Paul Buck, the author of the novel "The Honeymoon Killers", was once a member of the collective.

Due to the characteristics of the collective, 48 Cameras has only performed on stage eight times in its 33 years of existence : in Amay, Paris, Nancy, Brussels and Liège. In March 2004, the RTBF’s "Les 100 minutes de Tyan" gave its last second two hours long programme to the collective.

Jean M. Mathoul, one of the members of the collective, once said, paraphrasing David Herbert Lawrence: "Our music could be a music written in a foreign language which we would not totally like to master".

The name of the collective refers to Muybridge and to a Jim Morrison poem : "Muybridge derived his animal subjects from the Philadelphia Zoological Garden, male performers from the University. The women were professional artists' models, also actresses and dancers, parading nude before the 48 cameras" (in "The Lords and the new creatures").

== Discography ==
- "B-Sides are for lovers" (vinyl / 1985 / 139 K's Records). Reissued in 2009 by Infrastition (France) under the shape of a digipack including two bonus tracks
- "Third & last imitation of Christ" ( CD / 1992 / Besides)
- "Easter, November & a year" (CD / 1994 / Les Disques du Soleil et de l'Acier)
- "Me, my youth & a bass drum" (CD / 1996 / Big Bang)
- "From dawn to dust & backwards" (CD / 1997 / Besides)
- "THREE weeks WITH my DOG" with Gerard Malanga as guest (CD / 1999 / Besides)
- "I swear I saw garlic growing under my father's steps" (CD / 2002 / Interzone)
- "Three weeks long, I saw garlic growing under my dog's steps" (2005_2006 / Dead Scarlet Records) reissued under the shape of a double digipack of the previous two albums
- "After all, isn't tango the dance of the drunk man?" (Digipack / 2006 / Interzone + Carbon7)
- "Before me lay some more dark waters" (Digipack / 2009 / Interzone + an eastern Belgium at night production). To note in this respect that the first 23 copies of this album were voluntarily "abandoned" in places public : parks, libraries, brasseries, etc. in New York, Paris, Berlin, Brussels, London, etc.
- "Right north, she said..." (Double-digipack / 2012 / Interzone + Transonic)
- "From a river to a hill" (limited edition / 2012 / Siren Wire Editions)
- "We could bring you silk" in May with Scanner as guest (Digipack / 2013 / Interzone)
- "Run Amok Run" (limited edition / 2014 / Siren Wire Editions)
- "Songs our mothers taught us" / Digipack : 2016 / Interzone)

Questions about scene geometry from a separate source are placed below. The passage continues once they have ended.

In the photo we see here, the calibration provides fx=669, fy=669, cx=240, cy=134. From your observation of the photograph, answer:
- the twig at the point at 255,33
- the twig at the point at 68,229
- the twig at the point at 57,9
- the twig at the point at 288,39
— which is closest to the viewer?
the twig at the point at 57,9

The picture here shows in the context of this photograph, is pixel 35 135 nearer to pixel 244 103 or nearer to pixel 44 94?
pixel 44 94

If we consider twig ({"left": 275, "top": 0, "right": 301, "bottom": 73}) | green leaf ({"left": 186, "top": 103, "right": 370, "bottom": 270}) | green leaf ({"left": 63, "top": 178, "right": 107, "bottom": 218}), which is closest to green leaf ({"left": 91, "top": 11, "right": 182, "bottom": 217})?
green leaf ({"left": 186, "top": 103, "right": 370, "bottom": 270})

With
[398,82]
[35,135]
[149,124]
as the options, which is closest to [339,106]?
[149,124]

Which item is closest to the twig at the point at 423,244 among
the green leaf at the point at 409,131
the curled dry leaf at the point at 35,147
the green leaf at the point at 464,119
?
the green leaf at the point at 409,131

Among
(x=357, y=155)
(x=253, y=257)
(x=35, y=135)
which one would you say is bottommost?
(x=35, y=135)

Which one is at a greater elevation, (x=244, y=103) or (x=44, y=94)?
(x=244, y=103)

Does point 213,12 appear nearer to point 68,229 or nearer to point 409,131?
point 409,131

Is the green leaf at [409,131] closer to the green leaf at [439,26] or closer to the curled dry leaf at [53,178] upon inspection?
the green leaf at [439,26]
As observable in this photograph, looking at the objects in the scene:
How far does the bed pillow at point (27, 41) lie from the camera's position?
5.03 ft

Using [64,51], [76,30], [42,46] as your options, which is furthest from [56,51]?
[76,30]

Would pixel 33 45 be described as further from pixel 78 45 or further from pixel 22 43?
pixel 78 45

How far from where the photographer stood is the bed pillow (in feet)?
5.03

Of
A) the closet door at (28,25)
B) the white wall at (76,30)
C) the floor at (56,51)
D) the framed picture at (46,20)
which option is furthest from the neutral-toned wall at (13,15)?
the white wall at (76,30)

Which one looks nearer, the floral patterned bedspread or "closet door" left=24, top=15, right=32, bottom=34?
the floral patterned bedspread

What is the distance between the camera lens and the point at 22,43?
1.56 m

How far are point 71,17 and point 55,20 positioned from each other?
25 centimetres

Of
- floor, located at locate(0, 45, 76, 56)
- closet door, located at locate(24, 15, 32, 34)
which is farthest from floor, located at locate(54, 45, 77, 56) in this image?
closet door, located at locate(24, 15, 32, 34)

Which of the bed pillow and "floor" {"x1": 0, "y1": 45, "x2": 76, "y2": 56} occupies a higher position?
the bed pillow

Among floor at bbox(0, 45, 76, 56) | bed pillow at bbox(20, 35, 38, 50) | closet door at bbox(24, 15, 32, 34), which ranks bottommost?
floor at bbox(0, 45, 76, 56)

The collective has participated in 1999 to Gerard Malanga's album Up From the Archives, issued on the label Sub Rosa and including interventions of William Burroughs, Jack Kerouac, Angus MacLise, Thurston Moore, DJ Olive, Iggy Pop, and Andy Warhol, among others.

== Current members ==
- Antara Annemarie Borg (UK) : keyboards, spoken words, vocals
- Calogero Marotta (Italy / UK) : acoustic bass guitar, bass, double-bass, cello, guitar, keyboards
- Jean Marie Mathoul aka Jean M. Mathoul (Belgium) : devices, drones, loops, lyrics, mix, percussions, soundscapes, treatments
- Bert Vanden Berghe (Netherlands) : guitars, treatments

48 Cameras just started the recording of Songs from the Marriage of Heaven & Hell according to William Blake with Edward Ka-Spel (The Legendary Pink Dots) on spoken words.

== Side projects ==
Every member of 48 Cameras has led one or several parallel musical activities. In 2002, David Coulter (UK) and Jean M. Mathoul (Belgium) recorded with Charlemagne Palestine (US) by correspondence the album, Maximin, released on Michael Gira 's label, Young God Records. In the same way, in 2004 David Coulter, Jean M. Mathoul and Charlemagne Palestine also recorded with Michael Gira (US), and once again by correspondence, Gantse Mishpuchah - Music in 3 Parts, released on the Italian label Fringes Recording.